System logs time interval?
-
I see that Sytem logs there's a filter functionality, but the 'Regular expression reference' doesn't contain any sensible information on how to simply filter out a time interval.
For example, I'dl like to see logs beween 2AM and 4AM. Any quick and dirty hints to check this out?
-
What day in the logs.. So for example if I wanted to look at Dec 10-12 between 0200 and 0400 You could do this
Dec 1[0-2] 0[2-4]
In the time box… If you know the specific DAY then say Dec 11 0[2-4]
-
Thanks. How long are the system logs kept by the way?
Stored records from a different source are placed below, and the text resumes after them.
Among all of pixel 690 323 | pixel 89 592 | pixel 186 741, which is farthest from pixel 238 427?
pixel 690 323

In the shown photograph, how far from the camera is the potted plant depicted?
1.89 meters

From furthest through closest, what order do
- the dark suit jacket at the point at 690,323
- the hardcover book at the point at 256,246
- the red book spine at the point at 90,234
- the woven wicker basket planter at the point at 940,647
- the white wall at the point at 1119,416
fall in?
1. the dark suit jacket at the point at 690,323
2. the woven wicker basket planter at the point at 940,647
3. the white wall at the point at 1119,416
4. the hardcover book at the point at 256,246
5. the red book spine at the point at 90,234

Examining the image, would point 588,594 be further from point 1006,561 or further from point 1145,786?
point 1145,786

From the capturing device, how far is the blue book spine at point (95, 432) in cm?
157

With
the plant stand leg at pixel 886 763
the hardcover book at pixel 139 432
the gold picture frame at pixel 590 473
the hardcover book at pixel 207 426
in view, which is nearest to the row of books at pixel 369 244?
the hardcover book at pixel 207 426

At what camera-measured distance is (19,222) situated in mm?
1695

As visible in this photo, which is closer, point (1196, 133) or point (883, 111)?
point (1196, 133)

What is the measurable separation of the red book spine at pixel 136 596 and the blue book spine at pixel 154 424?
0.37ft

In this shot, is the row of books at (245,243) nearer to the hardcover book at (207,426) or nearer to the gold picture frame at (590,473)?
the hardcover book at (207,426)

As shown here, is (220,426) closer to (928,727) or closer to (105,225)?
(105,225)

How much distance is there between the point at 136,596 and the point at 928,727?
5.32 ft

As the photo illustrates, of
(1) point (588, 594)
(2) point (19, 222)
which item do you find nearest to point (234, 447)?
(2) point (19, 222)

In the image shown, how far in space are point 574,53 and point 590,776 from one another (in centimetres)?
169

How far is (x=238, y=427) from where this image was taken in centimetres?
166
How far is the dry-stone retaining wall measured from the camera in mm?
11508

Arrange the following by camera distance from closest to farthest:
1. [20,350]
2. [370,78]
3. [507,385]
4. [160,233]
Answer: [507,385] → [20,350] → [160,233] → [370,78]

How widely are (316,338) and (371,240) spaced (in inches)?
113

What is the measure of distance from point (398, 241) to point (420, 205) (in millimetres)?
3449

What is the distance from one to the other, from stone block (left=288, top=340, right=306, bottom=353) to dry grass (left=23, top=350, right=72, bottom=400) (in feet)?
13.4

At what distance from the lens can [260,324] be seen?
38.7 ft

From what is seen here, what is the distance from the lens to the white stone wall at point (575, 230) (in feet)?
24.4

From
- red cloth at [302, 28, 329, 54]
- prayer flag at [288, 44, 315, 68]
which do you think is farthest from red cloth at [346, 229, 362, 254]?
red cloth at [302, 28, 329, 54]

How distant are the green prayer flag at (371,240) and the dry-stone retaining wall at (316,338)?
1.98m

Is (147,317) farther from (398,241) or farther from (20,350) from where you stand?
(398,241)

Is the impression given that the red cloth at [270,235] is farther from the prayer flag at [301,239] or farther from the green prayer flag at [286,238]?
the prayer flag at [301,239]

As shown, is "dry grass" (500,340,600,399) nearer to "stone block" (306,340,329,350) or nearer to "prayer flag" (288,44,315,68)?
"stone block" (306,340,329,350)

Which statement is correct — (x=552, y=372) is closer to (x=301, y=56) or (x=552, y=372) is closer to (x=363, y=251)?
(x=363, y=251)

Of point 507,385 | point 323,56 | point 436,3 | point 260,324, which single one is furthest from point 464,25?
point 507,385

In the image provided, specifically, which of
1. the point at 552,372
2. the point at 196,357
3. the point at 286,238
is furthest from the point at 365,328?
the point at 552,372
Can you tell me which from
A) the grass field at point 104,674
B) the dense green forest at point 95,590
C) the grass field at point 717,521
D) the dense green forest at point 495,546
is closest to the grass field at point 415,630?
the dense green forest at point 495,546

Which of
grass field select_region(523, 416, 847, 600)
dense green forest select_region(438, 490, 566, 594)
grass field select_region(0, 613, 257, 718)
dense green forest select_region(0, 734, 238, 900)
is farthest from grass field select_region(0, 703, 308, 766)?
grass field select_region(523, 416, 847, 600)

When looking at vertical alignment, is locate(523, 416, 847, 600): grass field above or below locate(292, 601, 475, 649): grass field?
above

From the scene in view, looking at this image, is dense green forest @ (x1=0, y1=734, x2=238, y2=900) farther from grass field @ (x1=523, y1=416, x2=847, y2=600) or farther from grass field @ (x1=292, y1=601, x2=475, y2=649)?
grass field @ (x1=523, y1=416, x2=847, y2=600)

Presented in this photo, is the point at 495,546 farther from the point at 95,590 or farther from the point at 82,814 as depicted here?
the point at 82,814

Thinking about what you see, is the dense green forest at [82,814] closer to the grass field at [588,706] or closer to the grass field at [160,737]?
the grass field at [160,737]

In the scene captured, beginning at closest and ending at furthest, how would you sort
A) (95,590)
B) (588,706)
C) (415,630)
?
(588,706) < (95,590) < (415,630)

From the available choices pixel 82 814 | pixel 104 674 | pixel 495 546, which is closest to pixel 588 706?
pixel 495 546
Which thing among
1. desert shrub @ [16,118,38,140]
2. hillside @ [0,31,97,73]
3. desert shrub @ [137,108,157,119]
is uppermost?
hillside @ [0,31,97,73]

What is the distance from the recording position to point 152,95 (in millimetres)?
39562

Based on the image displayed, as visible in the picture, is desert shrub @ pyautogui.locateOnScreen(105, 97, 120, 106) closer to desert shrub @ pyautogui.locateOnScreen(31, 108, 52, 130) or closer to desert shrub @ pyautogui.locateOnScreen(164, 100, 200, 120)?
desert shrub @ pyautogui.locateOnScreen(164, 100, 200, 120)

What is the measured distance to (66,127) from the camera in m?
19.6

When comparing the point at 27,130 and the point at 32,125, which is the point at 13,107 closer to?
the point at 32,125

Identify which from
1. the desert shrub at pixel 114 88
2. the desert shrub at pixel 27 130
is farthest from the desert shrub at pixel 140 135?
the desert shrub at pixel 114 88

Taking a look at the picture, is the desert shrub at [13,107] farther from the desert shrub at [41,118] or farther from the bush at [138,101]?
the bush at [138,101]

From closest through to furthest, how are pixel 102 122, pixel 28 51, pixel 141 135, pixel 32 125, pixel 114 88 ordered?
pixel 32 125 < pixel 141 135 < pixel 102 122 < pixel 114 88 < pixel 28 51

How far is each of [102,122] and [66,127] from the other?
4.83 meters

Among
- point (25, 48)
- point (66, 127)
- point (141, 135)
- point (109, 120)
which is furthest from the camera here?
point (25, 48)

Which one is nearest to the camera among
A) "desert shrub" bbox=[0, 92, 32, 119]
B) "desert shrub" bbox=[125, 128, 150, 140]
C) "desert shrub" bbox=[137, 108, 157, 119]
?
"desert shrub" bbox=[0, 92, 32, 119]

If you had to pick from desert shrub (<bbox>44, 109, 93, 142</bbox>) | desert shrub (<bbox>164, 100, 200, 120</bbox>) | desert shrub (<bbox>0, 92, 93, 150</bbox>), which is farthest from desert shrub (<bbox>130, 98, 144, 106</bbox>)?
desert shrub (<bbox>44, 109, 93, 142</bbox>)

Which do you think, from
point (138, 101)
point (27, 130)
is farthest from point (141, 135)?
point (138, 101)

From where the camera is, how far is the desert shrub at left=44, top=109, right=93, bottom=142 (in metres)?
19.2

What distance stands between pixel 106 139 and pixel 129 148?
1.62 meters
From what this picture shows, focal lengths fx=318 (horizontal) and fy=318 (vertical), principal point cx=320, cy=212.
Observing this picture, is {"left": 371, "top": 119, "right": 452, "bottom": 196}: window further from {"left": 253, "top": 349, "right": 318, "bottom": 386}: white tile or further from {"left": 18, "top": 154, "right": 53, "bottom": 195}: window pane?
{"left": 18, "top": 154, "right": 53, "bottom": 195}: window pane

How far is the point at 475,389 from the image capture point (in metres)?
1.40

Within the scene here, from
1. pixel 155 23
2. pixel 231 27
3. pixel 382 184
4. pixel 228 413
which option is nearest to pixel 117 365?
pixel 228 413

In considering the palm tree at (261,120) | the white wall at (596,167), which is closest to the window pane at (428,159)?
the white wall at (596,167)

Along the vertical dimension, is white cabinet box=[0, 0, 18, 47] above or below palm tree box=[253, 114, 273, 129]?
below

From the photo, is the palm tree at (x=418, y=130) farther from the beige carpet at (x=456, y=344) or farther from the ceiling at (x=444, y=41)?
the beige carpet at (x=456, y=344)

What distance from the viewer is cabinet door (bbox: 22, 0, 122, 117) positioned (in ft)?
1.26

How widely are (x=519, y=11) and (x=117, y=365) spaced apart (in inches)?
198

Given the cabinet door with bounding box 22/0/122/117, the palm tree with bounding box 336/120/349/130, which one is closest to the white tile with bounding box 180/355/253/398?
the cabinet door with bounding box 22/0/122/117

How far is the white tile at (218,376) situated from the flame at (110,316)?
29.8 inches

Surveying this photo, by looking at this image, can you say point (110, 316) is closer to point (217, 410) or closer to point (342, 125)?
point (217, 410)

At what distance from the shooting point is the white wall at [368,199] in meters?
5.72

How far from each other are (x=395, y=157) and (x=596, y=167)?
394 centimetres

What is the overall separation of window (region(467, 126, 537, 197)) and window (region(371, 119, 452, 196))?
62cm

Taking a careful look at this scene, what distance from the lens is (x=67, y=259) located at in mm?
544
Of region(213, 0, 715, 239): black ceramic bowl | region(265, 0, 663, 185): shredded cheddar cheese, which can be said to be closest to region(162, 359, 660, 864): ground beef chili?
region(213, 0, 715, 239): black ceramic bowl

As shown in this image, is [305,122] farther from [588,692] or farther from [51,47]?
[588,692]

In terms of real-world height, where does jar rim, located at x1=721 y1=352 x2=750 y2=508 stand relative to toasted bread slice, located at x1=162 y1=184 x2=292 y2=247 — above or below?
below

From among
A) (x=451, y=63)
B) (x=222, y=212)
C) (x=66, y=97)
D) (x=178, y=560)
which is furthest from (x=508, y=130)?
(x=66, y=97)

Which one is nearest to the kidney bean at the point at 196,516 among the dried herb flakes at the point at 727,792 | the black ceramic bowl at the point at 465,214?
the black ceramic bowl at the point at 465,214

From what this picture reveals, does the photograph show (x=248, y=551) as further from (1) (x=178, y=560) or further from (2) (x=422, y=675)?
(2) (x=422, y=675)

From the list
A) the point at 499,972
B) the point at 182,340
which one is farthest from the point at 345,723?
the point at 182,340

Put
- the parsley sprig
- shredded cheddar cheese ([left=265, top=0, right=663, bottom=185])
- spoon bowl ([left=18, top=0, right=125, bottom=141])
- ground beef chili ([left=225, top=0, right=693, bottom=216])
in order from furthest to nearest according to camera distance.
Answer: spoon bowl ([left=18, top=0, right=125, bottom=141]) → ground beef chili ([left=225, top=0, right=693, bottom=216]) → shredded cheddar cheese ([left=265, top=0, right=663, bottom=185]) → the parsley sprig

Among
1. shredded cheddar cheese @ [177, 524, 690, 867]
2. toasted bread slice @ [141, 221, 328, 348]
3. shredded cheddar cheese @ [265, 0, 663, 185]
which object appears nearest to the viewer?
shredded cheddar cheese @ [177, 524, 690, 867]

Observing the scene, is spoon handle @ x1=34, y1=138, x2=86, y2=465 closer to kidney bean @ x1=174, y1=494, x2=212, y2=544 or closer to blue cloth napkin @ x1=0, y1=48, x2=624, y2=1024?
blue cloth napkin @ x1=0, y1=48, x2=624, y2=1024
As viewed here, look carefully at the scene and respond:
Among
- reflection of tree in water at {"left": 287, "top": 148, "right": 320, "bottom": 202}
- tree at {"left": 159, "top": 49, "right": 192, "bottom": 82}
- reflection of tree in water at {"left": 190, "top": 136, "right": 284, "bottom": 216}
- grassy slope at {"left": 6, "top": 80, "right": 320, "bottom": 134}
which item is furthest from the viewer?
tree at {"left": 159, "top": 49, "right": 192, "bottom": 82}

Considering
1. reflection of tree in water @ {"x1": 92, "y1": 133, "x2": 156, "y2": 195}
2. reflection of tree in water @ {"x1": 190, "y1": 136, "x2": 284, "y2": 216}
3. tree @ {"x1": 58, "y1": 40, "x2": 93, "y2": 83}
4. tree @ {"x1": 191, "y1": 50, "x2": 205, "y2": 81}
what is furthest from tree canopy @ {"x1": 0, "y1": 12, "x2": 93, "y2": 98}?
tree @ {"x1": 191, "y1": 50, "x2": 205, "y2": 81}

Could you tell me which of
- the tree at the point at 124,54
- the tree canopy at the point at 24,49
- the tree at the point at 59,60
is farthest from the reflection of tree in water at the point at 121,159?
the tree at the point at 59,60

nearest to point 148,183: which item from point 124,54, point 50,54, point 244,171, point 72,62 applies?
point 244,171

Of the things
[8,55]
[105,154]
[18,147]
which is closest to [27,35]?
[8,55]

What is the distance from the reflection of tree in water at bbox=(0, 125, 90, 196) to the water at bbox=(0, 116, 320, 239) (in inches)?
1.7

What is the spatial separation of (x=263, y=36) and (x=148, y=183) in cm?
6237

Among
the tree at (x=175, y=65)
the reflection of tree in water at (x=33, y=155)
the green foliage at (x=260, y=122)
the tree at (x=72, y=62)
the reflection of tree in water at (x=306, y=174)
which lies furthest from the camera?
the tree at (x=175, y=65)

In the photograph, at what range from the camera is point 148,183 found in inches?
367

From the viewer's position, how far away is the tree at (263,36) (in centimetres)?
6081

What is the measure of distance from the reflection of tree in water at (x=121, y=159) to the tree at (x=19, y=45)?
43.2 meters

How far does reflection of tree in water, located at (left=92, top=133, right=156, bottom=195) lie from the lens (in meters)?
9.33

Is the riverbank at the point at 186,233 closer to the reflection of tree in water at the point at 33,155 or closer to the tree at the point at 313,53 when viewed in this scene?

I tried to search for log entries from Dec 11, and no results… (logs from today appear fine).
-
the logs are there but the gui defaults to only like last 50 lines.. you can up the gui to show more logs… I have mine to set 2000 last entries.. If you want to view the full logs with clog
https://doc.pfsense.org/index.php/Why_can't_I_view_view_log_files_with_cat/grep/etc%3F_(clog)
There will be more logs there that you can load once they roll over, you can also adjust the size of the rollover.. See the above link... If you really want log history your prob better sending to external syslog.. Then you could store years and parse through them with ease, etc..
-
There will be more logs there that you can load once they roll over, you can also adjust the size of the rollover.. See the above link… If you really want log history your prob better sending to external syslog.. Then you could store years and parse through them with ease, etc..
Do you have suggestions for an external log server? Docker, VM, etc.? Hardest part I have found is finding updated filters/extractors for latest pfSense version.
-
There are quite a few threads about using a elk stack with pfsense. I was playing with that for a while.. But other priorities in my home network/lab I have not gotten back to that..
But simple google you find this great site
http://pfelk.3ilson.com/2017/10/pfsense-v24xkibanaelasticsearchlogstash.htmlThis guy has put up great info on using pfsense with elk stack with very detailed instructions… I know for sure last time I played with this back when 2.3 was new his instructions were spot on..
-
Thanks for that link johnpoz, was looking for something like that
-
Thank you for the link, even has 2.4 GROK patterns! Much appreciated.